Is there any reason not to use EPUB after CSS3-break standard is incorporated to browsers?
Or will this not be a barrier?
for transform HTML or XHTML into PDF, see print-css.rocks (!) or publishing industry from XSL-FO to CSS3. So, can I assume that we not need PDF as main format, PDF it is only a printer-output mode, the main "open ecosystem format" is HTML+CSS.
the renderization-engines: yes, it is a barrier... But they are evolving in the CSS-break standard tests. (eg. Chromium passed in 6 of 8 CSS-break tests)... So we can suppose that in near future (2018 or 2019) good "HTML for print" will arrive.
In this "imagined context" there are another barrier?
As this comment here, right now, EPUB v3.1+ standard is adopting CSS-break,
The following modules have completed design work, and are fairly stable, but have not received much testing and implementation experience yet. We hope to incorporate them into a future snapshot.
So, this will happen automatically when CSS working group (as 2018... 2019 Snapshot) decides the CSS-break spec is both stable and widely implemented.
NOTE for working definition and scepticisms
Most of EPUB readers produce ugly layout, and EPUB3 format without CSS3-break can't produce good or professional-quality layout as PDF format... So, there are a lot of scepticism about EPUB. Please, lets imagine the future in this question (!), please ignore this kind of scepticism.

▸ Records shown

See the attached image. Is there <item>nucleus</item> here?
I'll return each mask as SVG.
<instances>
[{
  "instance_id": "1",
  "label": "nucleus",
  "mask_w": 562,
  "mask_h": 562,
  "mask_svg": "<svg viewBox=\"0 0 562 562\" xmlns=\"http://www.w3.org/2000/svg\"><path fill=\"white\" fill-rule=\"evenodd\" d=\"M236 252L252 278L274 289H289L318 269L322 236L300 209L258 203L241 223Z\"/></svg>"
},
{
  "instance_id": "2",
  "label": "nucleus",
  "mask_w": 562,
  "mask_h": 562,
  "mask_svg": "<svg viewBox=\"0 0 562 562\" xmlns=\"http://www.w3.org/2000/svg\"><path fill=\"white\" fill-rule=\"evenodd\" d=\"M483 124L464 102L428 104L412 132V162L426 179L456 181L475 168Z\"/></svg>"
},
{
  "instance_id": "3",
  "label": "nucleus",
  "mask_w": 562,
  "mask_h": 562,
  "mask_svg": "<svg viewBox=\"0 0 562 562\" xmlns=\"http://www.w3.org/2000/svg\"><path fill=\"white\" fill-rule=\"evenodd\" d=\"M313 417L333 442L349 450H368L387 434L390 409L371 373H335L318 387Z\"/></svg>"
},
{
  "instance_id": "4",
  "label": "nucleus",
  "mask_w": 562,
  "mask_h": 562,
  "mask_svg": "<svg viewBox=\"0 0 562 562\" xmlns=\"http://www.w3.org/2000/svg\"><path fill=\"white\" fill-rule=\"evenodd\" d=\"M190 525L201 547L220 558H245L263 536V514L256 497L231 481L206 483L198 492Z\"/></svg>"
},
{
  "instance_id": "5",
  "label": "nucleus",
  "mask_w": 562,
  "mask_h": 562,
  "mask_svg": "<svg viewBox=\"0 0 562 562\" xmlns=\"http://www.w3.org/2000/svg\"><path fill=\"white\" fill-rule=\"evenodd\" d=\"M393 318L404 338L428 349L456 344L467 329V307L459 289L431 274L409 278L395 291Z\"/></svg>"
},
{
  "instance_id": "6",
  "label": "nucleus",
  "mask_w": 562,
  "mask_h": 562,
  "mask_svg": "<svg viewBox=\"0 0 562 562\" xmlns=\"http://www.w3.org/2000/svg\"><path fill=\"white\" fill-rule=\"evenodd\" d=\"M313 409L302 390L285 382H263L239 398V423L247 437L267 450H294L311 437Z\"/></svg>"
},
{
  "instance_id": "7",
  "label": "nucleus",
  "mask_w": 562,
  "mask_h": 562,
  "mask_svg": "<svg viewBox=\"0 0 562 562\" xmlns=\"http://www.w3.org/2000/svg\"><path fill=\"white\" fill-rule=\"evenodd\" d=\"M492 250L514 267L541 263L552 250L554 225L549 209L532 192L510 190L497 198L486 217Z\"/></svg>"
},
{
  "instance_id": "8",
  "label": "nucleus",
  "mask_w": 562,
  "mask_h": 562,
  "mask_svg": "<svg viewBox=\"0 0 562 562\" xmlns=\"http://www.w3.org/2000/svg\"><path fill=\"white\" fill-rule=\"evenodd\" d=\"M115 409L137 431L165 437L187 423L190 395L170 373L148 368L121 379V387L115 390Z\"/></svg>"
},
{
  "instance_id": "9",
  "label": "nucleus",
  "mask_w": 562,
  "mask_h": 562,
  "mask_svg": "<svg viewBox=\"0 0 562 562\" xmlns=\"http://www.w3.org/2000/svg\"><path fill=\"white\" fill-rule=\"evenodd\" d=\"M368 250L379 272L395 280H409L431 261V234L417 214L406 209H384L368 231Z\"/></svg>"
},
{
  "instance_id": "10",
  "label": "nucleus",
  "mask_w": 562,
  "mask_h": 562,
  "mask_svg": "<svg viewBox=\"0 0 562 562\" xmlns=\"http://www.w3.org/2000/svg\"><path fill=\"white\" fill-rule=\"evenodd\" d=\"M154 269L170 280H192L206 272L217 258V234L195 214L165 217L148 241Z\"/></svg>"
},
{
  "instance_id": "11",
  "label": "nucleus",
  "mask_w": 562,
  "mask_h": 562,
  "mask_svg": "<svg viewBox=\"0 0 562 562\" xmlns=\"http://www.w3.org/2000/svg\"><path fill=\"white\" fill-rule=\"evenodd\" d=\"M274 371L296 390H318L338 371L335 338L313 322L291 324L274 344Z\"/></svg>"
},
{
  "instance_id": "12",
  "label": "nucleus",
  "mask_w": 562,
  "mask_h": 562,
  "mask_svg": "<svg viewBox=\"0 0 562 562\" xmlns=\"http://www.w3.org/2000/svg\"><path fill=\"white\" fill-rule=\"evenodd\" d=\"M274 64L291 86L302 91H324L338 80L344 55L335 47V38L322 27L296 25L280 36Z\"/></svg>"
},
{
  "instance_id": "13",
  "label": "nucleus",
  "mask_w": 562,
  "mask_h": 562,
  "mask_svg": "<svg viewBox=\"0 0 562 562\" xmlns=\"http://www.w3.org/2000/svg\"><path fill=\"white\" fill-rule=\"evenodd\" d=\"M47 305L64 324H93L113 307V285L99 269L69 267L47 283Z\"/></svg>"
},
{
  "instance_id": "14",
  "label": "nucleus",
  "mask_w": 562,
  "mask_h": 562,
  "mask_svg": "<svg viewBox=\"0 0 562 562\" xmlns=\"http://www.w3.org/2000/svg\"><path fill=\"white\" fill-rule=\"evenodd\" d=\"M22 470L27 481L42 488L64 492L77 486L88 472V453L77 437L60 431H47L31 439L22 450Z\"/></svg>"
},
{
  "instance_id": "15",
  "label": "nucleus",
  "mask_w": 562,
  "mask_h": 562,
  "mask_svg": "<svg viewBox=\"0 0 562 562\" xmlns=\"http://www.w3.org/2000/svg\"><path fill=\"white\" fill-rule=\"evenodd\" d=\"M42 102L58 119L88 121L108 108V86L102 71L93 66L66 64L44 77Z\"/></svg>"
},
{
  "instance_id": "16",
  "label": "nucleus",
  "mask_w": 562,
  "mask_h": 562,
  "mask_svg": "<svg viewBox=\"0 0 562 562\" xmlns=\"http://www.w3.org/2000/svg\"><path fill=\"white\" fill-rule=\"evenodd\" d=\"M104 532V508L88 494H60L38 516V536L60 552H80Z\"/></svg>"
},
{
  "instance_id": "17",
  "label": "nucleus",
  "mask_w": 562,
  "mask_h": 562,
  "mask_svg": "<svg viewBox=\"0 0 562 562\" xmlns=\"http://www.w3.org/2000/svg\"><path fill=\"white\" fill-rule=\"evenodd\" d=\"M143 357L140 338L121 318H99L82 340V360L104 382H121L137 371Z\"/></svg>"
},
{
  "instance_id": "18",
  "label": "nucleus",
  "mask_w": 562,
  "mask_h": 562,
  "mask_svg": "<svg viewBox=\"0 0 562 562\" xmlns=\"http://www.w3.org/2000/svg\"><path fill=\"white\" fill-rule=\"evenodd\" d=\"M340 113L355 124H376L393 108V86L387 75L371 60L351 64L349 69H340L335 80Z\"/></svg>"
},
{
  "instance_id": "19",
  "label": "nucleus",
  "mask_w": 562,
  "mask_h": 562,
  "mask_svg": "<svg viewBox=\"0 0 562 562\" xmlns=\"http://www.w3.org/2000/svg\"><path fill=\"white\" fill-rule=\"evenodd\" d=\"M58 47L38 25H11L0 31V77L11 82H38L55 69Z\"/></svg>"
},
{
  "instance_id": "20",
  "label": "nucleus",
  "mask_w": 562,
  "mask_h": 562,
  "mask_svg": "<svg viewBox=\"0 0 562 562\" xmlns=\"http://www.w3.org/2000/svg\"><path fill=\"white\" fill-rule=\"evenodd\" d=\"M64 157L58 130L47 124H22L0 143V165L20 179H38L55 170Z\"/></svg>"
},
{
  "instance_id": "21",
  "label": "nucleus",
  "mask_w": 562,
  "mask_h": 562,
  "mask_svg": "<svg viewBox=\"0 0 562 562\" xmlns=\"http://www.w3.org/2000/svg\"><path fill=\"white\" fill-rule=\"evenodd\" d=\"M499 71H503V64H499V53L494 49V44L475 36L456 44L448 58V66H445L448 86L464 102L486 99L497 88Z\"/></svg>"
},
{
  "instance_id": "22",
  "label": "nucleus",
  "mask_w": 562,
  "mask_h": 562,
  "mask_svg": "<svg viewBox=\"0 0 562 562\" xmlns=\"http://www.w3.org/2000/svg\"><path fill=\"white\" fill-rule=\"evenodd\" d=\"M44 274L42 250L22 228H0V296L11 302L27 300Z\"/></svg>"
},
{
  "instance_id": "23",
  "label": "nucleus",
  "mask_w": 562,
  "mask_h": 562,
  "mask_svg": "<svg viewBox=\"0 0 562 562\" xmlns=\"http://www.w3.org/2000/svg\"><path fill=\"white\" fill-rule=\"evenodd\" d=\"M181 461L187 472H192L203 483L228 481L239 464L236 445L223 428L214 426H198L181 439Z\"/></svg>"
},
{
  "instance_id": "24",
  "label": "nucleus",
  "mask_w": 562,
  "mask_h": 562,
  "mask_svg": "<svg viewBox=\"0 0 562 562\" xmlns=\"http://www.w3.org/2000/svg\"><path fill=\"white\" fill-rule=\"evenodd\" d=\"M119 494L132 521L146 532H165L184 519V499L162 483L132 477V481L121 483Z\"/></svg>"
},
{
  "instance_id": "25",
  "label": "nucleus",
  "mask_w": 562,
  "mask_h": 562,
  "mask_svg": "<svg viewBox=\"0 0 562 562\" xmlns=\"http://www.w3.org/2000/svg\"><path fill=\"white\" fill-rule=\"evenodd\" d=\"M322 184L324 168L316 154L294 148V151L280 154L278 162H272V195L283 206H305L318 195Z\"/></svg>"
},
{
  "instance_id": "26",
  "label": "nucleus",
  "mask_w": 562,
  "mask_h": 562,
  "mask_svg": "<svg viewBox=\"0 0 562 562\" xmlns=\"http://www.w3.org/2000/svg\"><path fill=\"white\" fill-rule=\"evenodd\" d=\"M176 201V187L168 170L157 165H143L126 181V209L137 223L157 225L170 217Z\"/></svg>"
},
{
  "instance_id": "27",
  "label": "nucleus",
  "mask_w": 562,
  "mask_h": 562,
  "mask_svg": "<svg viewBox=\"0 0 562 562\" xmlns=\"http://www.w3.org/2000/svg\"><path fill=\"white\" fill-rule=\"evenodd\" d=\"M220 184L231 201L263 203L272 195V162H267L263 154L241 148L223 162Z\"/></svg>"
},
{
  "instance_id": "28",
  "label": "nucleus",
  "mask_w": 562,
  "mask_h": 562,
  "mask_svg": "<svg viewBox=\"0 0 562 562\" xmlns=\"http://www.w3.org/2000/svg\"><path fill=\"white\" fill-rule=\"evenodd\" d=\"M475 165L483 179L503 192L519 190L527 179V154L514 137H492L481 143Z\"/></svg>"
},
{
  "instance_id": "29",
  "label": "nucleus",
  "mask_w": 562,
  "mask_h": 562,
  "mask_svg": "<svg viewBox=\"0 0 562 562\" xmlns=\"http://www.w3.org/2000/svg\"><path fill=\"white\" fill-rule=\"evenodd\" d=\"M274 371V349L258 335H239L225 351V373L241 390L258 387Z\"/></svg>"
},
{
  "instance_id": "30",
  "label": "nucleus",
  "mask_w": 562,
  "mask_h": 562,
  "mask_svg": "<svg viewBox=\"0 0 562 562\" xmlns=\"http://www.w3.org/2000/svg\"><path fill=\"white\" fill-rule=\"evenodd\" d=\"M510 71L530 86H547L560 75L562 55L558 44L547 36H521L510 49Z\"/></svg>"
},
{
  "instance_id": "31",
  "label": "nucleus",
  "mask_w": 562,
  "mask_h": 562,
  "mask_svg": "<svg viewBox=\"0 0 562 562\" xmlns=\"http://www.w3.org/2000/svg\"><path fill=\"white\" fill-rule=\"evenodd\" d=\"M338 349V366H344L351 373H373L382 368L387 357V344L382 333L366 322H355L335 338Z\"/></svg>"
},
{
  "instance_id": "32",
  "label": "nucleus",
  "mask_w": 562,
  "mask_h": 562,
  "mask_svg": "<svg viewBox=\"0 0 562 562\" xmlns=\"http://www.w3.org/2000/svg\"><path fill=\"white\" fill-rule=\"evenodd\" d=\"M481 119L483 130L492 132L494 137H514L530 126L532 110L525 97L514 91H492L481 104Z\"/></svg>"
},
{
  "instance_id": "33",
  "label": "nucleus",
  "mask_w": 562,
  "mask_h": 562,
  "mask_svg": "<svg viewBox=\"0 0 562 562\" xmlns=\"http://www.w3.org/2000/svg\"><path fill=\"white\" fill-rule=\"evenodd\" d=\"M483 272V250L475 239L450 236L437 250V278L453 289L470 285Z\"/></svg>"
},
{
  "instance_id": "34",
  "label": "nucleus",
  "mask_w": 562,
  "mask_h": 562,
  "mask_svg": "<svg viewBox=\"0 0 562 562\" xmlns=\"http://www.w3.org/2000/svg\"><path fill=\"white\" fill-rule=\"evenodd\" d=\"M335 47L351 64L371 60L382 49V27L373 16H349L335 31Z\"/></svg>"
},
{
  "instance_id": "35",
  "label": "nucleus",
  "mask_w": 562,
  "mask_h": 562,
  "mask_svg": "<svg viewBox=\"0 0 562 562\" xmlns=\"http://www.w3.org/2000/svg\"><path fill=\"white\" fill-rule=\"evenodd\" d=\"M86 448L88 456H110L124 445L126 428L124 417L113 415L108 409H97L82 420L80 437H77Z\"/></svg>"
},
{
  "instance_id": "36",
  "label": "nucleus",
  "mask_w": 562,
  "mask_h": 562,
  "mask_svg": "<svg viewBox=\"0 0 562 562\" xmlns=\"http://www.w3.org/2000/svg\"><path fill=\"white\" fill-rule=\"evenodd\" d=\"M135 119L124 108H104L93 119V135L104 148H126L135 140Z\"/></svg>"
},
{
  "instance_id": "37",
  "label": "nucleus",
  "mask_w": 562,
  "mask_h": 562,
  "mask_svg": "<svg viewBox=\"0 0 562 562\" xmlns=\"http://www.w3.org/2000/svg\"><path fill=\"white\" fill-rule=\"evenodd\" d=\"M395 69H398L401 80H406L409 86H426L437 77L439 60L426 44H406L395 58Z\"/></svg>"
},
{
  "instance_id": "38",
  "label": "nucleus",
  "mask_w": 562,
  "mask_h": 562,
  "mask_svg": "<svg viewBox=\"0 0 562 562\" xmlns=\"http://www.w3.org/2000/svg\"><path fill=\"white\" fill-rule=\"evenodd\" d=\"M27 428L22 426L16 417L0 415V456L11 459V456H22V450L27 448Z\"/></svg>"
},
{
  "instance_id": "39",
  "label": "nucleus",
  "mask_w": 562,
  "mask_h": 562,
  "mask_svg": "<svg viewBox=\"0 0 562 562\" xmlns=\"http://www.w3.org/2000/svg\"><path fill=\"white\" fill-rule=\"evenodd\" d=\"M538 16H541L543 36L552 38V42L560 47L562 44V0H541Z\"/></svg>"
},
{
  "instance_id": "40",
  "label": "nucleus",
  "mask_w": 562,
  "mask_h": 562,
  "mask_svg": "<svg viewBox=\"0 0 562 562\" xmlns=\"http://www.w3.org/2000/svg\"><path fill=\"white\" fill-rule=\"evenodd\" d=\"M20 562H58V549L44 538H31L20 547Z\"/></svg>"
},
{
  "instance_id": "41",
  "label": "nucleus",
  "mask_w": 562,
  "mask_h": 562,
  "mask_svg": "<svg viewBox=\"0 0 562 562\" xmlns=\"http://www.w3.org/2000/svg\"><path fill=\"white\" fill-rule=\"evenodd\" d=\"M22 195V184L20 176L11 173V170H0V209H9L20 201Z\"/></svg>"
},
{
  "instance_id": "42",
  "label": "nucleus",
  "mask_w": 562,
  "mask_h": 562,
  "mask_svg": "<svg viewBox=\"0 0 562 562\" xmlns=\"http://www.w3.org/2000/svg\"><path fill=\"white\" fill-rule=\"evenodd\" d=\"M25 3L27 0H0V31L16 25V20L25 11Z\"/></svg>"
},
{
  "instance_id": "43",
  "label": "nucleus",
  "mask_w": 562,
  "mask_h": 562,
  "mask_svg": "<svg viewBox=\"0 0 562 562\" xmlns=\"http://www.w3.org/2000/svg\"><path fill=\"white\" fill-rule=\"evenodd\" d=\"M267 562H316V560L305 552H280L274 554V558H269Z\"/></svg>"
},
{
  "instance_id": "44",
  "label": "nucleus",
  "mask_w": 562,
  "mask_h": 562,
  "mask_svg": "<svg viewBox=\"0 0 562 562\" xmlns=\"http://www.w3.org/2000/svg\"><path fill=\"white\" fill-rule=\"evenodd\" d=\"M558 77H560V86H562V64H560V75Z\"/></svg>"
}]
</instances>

▸ Exercises to complete
(A) According to the EPUB question, how many of the CSS-break tests did Chromium pass?
(B) Extend the EPUB question past its final sentence.
The records have no role in this.

▸ Per-task outputs
(A) Six of eight.

(B)
CSS3break is to improve EPUB layout, and this question is supposing (is correct?) that PDF layout and EPUB layout will be equivalent when printing.
... And this quesiton is also not concerned with the (supposedly finite) development time in web browsers ... "The future is now!" for investments and plans in digital preservation.
WORKING DEFINITION: the context here is the use of HTML5+CSS3break and/or EPUB for official documents, in a digital preservation perspective. Examples:
Open structure and semantic: HTML5 offers a lot of tags for organize contents in a structured way and some semantics. Adding RDFa layer (with good standards as SchemaOrg) we can express any kind of semantic for official contents, from scientific articles (ScholarlyArticle) to contracts and legislation.
In November 2017 ~1,229,000,000 of URLs was using some kind of HTML+semantic, mainly Microdata and some other variants of the RDFa standard. Digital content ecosystem need HTML, CSS, RDFa, MathML, etc. (not PDF).
When a digital preservation initiative need to "zip all content in to a file", can use EPUB standard.
Conclusion: only attractives (plans to enhance all with CSS3-break), no barriers to use EPUB for digital preservation.Open Science: today they use a XHTML-like format, the JATS standard, as official digital preservation format for scientific articles, and the "content matrix" that generats all other formats (EPUB and HTML automatic but PDF not)... There are many "official preservarion repositories" as PMC and SciELO. PubMed Central offerts ~5 million articles in all formats, including ~5 million of EPUB.
Sample PMC2150930 article in all formats: ugly layout EPub and good PDF, and HTML variants as HTML classic layout, HTML modern layout.
There are plans to migrate from JATS to ScholarlyArticle in minor publisher houses, to use directly HTML5+RDFa as official digital preservation format.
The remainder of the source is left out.